Citi’s global asset allocation team already was bullish on gold, giving it an overweight recommendation, declaring that has “gone even longer” on precious metals. The asset allocation teams says: “To balance the portfolio, cash goes to underweight — in a negative rate world gold may replace cash in portfolios.”
Moreover, Bank of America Merrill Lynch said last week that “gold funds accumulated their largest inflows since 2009 and equity funds posted their longest run of outflows since 2008 in the last week as financial market turmoil continued to unnerve investors,” as reported by Reuters.
Now, we have said repeatedly throughout 2015 that gold’s reaction on the Fed’s “interest rate hike” narrative was exaggerated. Consequently, gold’s upward re-adjustment would be aggressive as well.

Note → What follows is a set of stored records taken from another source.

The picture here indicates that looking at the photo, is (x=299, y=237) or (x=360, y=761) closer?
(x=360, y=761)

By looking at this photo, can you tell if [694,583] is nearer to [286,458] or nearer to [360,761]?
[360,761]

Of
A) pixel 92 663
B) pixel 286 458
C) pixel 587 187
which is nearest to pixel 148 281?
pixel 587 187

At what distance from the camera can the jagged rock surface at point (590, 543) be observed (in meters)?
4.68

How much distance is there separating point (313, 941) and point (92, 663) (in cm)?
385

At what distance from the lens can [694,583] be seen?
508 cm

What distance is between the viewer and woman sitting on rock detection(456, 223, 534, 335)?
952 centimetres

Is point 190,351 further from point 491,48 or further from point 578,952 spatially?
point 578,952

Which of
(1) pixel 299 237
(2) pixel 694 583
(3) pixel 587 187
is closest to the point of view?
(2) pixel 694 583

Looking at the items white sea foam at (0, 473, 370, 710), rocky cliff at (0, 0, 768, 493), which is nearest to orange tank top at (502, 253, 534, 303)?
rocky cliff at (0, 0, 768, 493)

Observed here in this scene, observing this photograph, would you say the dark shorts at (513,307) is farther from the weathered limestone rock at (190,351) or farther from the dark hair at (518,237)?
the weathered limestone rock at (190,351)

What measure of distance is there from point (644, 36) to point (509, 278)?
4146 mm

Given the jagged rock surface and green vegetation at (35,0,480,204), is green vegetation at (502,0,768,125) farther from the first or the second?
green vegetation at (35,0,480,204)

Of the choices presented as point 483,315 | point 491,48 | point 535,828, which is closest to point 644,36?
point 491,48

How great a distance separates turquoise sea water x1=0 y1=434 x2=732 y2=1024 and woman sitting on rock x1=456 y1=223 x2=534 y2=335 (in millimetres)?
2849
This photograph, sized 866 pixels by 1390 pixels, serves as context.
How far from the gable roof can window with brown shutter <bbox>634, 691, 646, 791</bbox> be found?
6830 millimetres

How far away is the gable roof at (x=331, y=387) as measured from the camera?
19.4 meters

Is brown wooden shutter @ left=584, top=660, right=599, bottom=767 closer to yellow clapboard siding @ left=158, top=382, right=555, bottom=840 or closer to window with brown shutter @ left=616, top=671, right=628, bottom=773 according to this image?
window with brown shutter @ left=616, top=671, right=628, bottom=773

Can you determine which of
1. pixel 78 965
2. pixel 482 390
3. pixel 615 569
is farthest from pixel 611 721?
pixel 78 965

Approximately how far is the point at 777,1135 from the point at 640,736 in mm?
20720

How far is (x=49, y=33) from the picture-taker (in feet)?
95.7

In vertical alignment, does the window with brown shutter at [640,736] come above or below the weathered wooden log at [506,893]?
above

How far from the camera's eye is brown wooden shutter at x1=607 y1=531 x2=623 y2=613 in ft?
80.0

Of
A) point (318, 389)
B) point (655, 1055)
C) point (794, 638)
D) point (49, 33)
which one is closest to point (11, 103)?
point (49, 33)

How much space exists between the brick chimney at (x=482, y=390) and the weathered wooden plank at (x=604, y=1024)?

USfunds.com issued a very interesting comparison between January of this year and last year, which makes our point as well.
In January 2015, the five-year Treasury yield averaged 1.37%, while inflation, less food and energy, posted a tepid 0.2%. This resulted in an overall real rate of 1.35%. But this year, real rates have gone negative. With the five-year yield at 1.51 percent and inflation at a healthy 2.2%, real rates have dropped to negative 0.69%. This has helped make gold much more attractive to investors. For the month, as of February 24, the precious metal has risen nearly 10%.
In closing, it is interesting to note that the San Francisco Fed is calling for a period of inflation overshoot. You read that correctly, inflation overshoot. The Fed sees possible benefit in allowing inflation to rise above 2% for a short period to achieve a better balance between the Fed’s dual mandates.